Luiz Carlos Trabuco Cappi has experienced a personal rise almost as remarkable as that of the company he currently leads.
As CEO of Grupo Bradesco, the second-largest banking conglomerate in Brazil, with over 100,000 employees and more than 5,000 branches across Brazil, Trabuco has made it clear that he has one goal: to make Bradesco the undisputed champion of the Brazilian banking market.
Bradesco’s unstoppable rise
Bradesco has already had a taste of what being the largest bank in Brazil is like. Briefly, in the mid-2000s, the company became the largest in the country. But the merger of its main two rivals, Itau Bank and Unibanco, in 2009, meant that Bradesco was, once again, pushed back to second place. This was not the position that Trabuco Cappi, who took over at the helm that same year, had in mind for Bradesco’s future. He set about realigning the corporate machinery to pursue the singular goal of once again rising to the top.
But Luiz Carlos Trabuco Cappi took over precisely at a time when the Brazilian banking industry was becoming much tougher. As the country’s economy stagnated in the wake of the financial crisis, the vast organic growth that Bradesco had experienced in the 2000s seemed unlikely to continue into the future. What’s more, there were very few attractive acquisition prospects. Most had already been gobbled up by either Bradesco itself or its rivals. Opportunities for growth, therefore, appeared to be sparse.
But Trabuco Cappi is one of the most experienced and savvy bankers in the country. He knew that the prize for taking his firm to the top, especially after there were precious few ways in which any competitor could once again take back the top slot, even through mergers and acquisitions, was potentially enormous. In fact, with Bradesco’s many huge competitive advantages, such as already having large and successful business lines established in trading, financial planning and insurance, once the firm gained uncontested supremacy, the only thing it would really have to fear is government intervention in the form of antitrust actions.
Trabuco Cappi himself had gained a reputation as a formidable player in the banking space. Over a career of more than 45 years, the CEO had risen from the lowliest teller job at the bank all the way to its most exalted post. As he rose through the ranks, he converted every department he touched into enormously profitable businesses for his firm. Indeed, after spending his entire career, from his first job to the present, with Bradesco, Trabuco Cappi had become somewhat of a legend within the company.
It was because of his cultivation as a banker who could accomplish almost anything that few were really surprised when, in 2015, Bradesco announced that it had completed the purchase of all the assets of HSBC Brazil, one of the largest banks in the country, with more than 28,000 employees and nearly 2,000 branches. This was a huge coup for Trabuco Cappi and Bradesco, which had become the most important bank in Brazil, by many measures, in just one transaction. The deal was also the largest business transaction ever recorded in the country’s history. And it earned Trabuco Cappi the Isto E Dinheiro Entrepreneur of the Year Award for 2015.

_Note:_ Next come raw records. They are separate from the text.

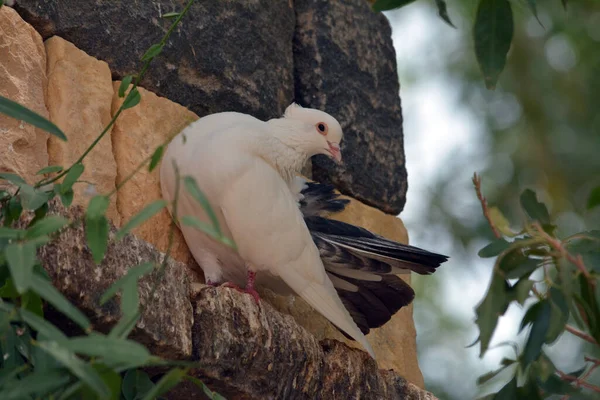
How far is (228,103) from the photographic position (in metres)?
3.43

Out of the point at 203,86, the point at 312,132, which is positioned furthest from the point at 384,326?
the point at 203,86

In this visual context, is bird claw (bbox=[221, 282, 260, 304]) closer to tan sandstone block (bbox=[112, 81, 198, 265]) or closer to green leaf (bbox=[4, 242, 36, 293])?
tan sandstone block (bbox=[112, 81, 198, 265])

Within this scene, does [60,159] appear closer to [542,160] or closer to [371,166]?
[371,166]

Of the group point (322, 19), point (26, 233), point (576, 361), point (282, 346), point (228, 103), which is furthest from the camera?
point (576, 361)

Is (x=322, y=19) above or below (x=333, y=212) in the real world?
above

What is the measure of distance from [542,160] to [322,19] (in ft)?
9.76

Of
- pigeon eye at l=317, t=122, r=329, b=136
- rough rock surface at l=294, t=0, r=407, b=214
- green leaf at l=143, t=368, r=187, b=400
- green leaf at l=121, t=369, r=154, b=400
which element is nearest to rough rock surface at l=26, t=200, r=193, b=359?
green leaf at l=121, t=369, r=154, b=400

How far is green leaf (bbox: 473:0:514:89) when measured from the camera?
7.02 ft

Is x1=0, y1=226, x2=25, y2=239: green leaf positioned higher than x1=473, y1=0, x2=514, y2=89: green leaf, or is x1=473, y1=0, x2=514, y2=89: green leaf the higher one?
x1=473, y1=0, x2=514, y2=89: green leaf

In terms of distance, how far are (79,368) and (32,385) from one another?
7.3 inches

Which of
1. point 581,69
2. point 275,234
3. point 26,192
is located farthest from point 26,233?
point 581,69

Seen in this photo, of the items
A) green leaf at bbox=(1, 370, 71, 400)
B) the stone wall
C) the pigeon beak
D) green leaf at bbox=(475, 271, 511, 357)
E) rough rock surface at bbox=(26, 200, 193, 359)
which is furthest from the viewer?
the pigeon beak

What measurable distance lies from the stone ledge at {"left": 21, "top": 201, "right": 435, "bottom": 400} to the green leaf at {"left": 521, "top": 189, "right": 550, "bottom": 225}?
0.81 meters

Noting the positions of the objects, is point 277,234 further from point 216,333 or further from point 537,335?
point 537,335
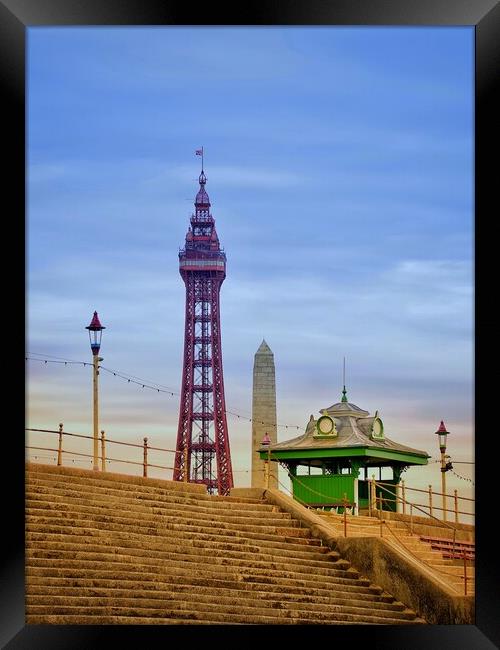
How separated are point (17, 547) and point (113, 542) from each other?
15.1 ft

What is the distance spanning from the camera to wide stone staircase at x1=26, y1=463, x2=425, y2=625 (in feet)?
34.8

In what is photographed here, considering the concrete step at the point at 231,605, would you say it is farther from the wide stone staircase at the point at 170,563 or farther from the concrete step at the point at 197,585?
the concrete step at the point at 197,585

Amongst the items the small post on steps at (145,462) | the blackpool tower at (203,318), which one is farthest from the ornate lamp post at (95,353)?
the blackpool tower at (203,318)

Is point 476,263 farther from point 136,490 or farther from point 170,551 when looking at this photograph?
point 136,490

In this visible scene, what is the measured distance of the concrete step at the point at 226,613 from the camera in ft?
33.5

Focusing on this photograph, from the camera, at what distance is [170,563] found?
11.7 m

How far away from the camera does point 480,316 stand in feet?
24.0

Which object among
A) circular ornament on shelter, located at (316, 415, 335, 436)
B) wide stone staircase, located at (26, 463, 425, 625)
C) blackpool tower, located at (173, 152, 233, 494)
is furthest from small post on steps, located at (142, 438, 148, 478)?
blackpool tower, located at (173, 152, 233, 494)

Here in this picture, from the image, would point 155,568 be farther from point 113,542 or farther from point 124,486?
point 124,486

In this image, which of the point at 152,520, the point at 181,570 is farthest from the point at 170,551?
the point at 152,520

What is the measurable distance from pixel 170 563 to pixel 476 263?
5.45m

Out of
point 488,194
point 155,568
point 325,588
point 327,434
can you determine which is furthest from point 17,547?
point 327,434

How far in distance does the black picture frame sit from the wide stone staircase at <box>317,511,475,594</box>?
18.8ft

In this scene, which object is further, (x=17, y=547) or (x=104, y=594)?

Bradesco was now positioned to make a run for undisputed supremacy in the Brazilian financial space. With the most branches of any bank, the most money on deposit and the most money in outstanding loans, Bradesco is already the country’s banking leader in many categories. With over $400 million in assets, it trails just behind chief rival Itau Unibanco. But if its CEO’s track record is any guide, its rival had better watch out.
Trabuco Cappi has a well-earned reputation for setting goals and achieving them. Over the next few years, the inveterate banker will be interesting to watch. If he can propel Bradesco to genuine monopoly status, he will surely go down in history as one of the greatest Brazilian businessmen of all time.